Dataset entries:
____

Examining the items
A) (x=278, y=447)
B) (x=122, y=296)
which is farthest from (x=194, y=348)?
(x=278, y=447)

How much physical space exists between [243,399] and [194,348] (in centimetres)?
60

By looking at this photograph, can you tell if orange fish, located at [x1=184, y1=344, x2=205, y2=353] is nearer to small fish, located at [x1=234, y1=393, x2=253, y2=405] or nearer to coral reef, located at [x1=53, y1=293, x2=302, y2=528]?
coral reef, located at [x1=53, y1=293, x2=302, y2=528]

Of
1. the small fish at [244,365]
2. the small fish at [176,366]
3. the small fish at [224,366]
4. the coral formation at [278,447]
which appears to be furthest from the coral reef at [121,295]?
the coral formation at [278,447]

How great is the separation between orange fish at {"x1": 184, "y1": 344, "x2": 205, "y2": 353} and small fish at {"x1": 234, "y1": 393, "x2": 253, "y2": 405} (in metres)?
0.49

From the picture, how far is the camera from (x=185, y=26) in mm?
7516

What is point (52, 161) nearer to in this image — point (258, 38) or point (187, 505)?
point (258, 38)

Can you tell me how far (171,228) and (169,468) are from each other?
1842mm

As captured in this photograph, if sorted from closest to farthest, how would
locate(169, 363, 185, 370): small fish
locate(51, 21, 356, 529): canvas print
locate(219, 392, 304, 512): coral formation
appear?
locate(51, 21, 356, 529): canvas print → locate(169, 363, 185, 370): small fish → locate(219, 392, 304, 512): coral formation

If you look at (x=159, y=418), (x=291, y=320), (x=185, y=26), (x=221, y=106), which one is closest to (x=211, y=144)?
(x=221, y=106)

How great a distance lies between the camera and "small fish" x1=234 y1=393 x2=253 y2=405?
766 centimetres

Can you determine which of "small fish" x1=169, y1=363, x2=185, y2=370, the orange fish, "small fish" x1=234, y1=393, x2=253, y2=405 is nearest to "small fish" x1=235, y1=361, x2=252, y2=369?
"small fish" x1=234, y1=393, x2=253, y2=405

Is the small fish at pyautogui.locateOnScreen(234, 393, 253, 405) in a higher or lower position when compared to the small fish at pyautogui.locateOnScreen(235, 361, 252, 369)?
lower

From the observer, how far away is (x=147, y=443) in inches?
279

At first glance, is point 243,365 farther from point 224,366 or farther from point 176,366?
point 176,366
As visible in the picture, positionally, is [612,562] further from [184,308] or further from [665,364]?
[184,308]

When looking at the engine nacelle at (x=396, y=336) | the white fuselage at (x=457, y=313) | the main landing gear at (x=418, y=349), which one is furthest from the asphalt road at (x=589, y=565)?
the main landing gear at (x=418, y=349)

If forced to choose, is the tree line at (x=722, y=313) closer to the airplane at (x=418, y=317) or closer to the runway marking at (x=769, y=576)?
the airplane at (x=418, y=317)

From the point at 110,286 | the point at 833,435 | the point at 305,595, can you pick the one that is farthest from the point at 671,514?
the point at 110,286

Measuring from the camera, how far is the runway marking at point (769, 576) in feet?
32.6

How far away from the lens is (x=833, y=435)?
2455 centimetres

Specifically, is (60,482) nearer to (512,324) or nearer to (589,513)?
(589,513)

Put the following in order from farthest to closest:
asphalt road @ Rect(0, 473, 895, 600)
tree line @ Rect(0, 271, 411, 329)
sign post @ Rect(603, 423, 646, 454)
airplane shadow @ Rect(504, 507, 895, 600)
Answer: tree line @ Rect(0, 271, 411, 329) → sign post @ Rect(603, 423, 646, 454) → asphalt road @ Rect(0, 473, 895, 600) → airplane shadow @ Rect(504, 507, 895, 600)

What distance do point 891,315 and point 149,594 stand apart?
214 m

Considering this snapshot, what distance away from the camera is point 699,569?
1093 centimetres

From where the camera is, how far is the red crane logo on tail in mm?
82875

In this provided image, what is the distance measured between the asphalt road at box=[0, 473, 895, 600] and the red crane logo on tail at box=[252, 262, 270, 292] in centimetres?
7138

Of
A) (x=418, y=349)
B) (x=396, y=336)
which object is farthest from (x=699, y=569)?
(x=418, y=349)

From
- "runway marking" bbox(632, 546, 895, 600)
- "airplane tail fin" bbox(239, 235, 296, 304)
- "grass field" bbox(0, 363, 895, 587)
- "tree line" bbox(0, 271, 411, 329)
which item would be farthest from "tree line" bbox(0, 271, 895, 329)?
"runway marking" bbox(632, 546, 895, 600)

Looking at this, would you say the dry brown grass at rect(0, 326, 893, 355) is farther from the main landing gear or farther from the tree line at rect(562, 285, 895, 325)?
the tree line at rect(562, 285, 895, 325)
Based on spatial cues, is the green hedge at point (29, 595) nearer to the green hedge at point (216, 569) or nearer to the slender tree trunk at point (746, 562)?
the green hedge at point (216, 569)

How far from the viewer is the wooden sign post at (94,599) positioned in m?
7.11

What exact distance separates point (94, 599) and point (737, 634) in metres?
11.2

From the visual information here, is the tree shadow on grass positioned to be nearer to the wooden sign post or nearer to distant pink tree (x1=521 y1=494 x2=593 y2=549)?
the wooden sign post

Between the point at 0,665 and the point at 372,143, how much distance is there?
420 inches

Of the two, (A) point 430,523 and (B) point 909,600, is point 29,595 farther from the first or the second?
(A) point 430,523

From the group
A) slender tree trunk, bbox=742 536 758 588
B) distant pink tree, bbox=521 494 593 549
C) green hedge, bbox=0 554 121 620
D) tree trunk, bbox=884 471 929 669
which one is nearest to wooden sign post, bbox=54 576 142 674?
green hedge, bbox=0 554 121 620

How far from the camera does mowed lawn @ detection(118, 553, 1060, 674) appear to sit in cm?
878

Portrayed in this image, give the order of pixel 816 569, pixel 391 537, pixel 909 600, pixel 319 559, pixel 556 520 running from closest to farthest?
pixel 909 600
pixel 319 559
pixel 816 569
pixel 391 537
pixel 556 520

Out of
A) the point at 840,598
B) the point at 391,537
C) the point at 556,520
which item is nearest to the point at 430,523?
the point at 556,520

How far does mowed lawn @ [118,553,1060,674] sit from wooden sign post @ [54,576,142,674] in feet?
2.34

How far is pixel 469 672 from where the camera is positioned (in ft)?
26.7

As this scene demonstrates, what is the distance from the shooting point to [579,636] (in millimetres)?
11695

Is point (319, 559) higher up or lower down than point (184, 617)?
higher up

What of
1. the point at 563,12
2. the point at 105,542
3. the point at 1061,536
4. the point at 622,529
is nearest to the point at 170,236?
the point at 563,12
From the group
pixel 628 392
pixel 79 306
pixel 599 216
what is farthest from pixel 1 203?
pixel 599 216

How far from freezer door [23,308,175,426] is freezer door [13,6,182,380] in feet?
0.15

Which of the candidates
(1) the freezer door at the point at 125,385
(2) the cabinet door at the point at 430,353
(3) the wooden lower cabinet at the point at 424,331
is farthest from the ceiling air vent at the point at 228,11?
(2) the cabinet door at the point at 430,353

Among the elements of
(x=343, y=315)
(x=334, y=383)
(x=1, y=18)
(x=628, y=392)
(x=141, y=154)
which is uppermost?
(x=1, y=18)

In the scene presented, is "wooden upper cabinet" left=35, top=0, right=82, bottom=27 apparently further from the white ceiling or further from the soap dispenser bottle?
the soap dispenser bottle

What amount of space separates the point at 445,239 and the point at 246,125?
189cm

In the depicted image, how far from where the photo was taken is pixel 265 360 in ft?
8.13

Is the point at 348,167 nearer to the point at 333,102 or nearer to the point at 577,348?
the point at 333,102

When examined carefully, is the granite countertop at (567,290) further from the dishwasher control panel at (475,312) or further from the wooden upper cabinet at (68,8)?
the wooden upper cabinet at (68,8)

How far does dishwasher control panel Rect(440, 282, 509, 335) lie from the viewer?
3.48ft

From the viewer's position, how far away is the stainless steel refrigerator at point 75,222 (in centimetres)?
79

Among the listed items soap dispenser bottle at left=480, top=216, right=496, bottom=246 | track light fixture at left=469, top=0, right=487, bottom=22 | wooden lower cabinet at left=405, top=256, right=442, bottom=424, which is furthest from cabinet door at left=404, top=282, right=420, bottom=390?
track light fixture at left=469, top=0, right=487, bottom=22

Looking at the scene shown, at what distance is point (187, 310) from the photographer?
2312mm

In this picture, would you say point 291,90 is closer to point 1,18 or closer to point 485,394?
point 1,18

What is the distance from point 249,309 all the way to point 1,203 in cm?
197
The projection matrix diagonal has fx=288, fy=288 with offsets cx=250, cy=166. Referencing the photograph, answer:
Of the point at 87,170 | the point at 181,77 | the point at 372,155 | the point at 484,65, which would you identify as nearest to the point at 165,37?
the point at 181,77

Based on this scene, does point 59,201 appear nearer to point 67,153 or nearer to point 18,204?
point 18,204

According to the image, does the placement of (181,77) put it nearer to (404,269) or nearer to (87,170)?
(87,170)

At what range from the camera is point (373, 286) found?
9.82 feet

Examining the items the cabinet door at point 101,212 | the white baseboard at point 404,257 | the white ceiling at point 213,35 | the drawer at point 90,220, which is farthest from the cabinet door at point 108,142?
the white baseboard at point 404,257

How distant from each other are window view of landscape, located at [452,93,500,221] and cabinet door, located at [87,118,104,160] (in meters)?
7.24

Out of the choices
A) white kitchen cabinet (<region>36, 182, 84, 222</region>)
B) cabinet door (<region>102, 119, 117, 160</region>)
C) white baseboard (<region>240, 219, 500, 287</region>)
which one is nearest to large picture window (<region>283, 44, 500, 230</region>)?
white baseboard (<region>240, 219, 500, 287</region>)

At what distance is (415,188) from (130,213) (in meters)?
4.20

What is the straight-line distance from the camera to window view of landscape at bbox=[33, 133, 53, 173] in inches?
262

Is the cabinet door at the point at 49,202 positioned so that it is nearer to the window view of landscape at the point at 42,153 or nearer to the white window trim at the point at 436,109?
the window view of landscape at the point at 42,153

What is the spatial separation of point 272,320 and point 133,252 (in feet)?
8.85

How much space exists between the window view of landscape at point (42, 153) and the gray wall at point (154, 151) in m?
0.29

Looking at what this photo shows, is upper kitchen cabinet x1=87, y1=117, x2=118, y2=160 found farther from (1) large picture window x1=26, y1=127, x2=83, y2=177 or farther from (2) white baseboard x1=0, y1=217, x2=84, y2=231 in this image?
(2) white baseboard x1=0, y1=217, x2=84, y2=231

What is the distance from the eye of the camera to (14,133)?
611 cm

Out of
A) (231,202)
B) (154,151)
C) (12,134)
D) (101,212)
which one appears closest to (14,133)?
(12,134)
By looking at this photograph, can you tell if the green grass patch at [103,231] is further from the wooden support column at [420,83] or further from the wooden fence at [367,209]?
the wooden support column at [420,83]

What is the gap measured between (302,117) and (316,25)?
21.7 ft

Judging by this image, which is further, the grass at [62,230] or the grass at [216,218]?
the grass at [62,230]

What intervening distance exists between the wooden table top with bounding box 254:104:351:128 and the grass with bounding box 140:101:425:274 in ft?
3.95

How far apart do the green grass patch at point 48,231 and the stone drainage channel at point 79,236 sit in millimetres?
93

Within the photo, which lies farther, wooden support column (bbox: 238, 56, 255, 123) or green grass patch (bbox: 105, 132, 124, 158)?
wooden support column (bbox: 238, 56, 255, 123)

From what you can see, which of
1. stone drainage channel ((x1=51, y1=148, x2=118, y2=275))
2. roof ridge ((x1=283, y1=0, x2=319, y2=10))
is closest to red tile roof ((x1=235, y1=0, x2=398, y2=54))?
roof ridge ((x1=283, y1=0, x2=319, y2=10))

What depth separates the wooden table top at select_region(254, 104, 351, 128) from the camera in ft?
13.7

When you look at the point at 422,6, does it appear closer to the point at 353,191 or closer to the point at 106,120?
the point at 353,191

____

• WRITTEN EXERCISE
Copy out the rows from the very first line through the line containing "766 centimetres", including both ends.

• REPLY
Examining the items
A) (x=278, y=447)
B) (x=122, y=296)
which is farthest from (x=194, y=348)?
(x=278, y=447)

How much physical space exists between [243,399] and [194,348] (in centimetres)?
60

By looking at this photograph, can you tell if orange fish, located at [x1=184, y1=344, x2=205, y2=353] is nearer to small fish, located at [x1=234, y1=393, x2=253, y2=405] or nearer to coral reef, located at [x1=53, y1=293, x2=302, y2=528]?
coral reef, located at [x1=53, y1=293, x2=302, y2=528]

Of
1. the small fish at [244,365]
2. the small fish at [176,366]
3. the small fish at [224,366]
4. the coral formation at [278,447]
which appears to be furthest from the coral reef at [121,295]?
the coral formation at [278,447]

How great is the separation between orange fish at {"x1": 184, "y1": 344, "x2": 205, "y2": 353} and small fish at {"x1": 234, "y1": 393, "x2": 253, "y2": 405} (in metres)?
0.49

From the picture, how far is the camera from (x=185, y=26) in mm?
7516

What is point (52, 161) nearer to in this image — point (258, 38) or point (187, 505)?
point (258, 38)

Can you tell me how far (171,228) and (169,468) are from each other?
1842mm

As captured in this photograph, if sorted from closest to farthest, how would
locate(169, 363, 185, 370): small fish
locate(51, 21, 356, 529): canvas print
locate(219, 392, 304, 512): coral formation
appear?
locate(51, 21, 356, 529): canvas print → locate(169, 363, 185, 370): small fish → locate(219, 392, 304, 512): coral formation

If you look at (x=159, y=418), (x=291, y=320), (x=185, y=26), (x=221, y=106), which one is closest to (x=211, y=144)?
(x=221, y=106)

How great a distance lies between the camera and "small fish" x1=234 y1=393 x2=253 y2=405?
766 centimetres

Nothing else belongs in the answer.